Il y a 25 ans, alors que je travaillais à la fois en ONG et en laboratoire de recherche universitaire en France, les questions principales auxquelles l’arrivée d’Internet était censée répondre portaient d’une part sur l’amélioration de l’accès à l’information (recherche, vulgarisation, partage d’expérience, informations pratiques…) et d’autre part sur l’amélioration de la diffusion de l’information (transport, stockage dans des bibliothèques physiques inaccessibles…).

Un double mouvement donc qui concernait aussi bien les producteurs d’information que les potentiels utilisateurs de cette information. La relation Nord-Sud n’était pas la seule dimension géographique de référence. Diffuser et rendre accessible à des utilisateurs d’un pays du Sud une information pertinente produite dans un autre pays du Sud était clairement un objectif, même s’il était plus complexe à mettre en œuvre.

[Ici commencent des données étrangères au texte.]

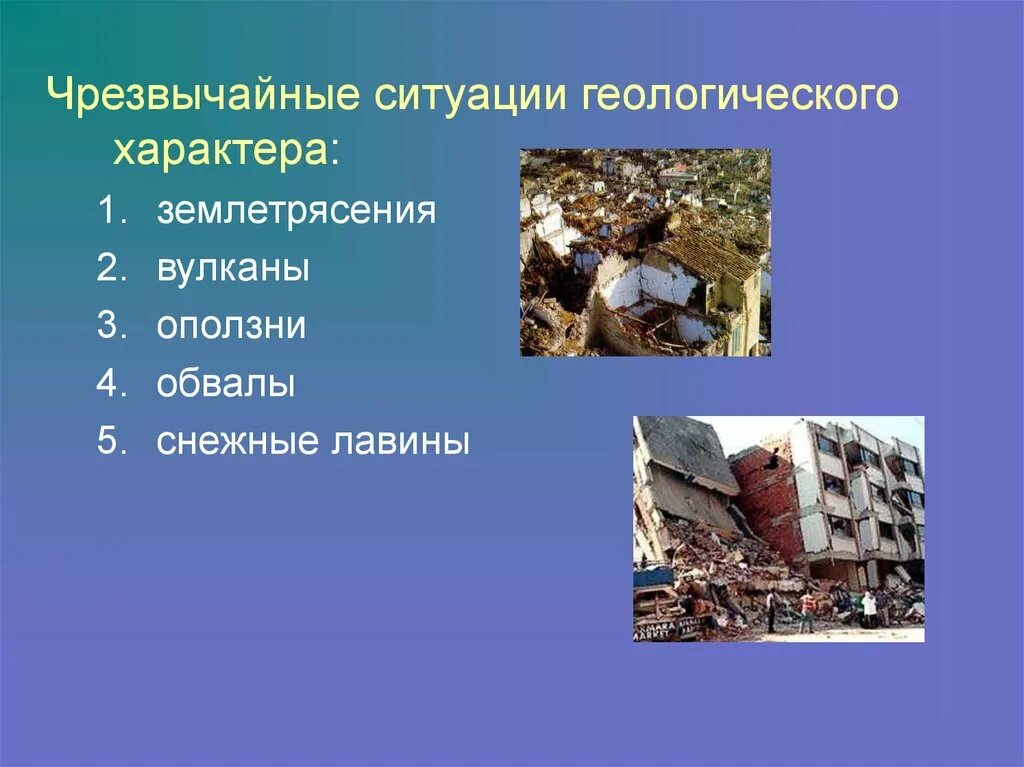 Чрезвычайные ситуации геологического характера:

1. землетрясения
2. вулканы
3. оползни
4. обвалы
5. снежные лавины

Chercheurs et ONG du Nord mettaient de plus en plus d’information en ligne, alors même que les ONG et chercheurs du Sud ne pouvaient pas encore y avoir accès ni diffuser l’information qu’ils produisaient localement.

Outre les discours sur Internet même (qui étaient les mêmes que ceux qui avaient été tenus un siècle plus tôt sur le télégraphe optique ) s’ajoutaient une défiance sur la pertinence de cet outil appliqués aux pays du Sud. Les critiques étaient nombreuses : cet outil n’était pas une priorité (contrairement à l’eau ou l’électricité), il se heurterait à l’analphabétisme des populations, individus comme états n’avaient de toute façon pas les moyens d’investir dans les outils numériques, il n’y avait pas de besoins, la production d’information était très limitée et de mauvaise qualité etc. En résumé, Internet ne se développerait pas dans les pays du Sud.

25 ans plus tard, internet est bien développé dans l’ensemble des pays du Sud, le taux d’équipement (notamment en smartphones) est impressionnant, des projets numériques innovants voient le jour quotidiennement. Les investissements aussi bien matériels qu’humains ont déjoué tous les pronostics négatifs, mais surtout il y a eu une réelle appropriation de ces technologies par les populations, contournant ainsi aussi bien les limites éducatives (combien de projets n’utilisent pas l’écrit, mais l’oral ou le dessin) que financières (partage de connexion ou de supports) et techniques (faire avec une bande passante limitée).

Les discours sur la littérature numérique dans les pays du Sud reproduisent pourtant aujourd’hui les mêmes clichés, qui se révéleront aussi faux qu’ils l’ont été pour Internet dans son ensemble. Certes, un appui est nécessaire à la fois pour l’appropriation de la lecture numérique et pour celle de l’écriture numérique, il faut mettre en place des moyens innovants pour l’accès en faible bande passante, pour la monétique dans des pays sans réseau bancaire consolidé, pour la protection des droits d’auteurs. Tout cela en fonction de chaque contexte.

Ce qui a fonctionné pour les documents sur les thématiques agricoles ou de santé fonctionnera pour la littérature et la culture au sens large. Il n’y a pas moins de besoins ni moins d’intérêt au Sud qu’ailleurs pour cela , mais cela ne se fera pas tout seul. Voilà pourquoi “Autres Voies” s’engage dans cette direction.

1 Voir la thèse d’Aurélie Laborde, Bordeaux, 2001 : « Les discours accompagnant les nouvelles techniques de télécommunication : du télégraphe optique à l’internet : pour une meilleure compréhension des discours de presse contemporains sur l’internet ».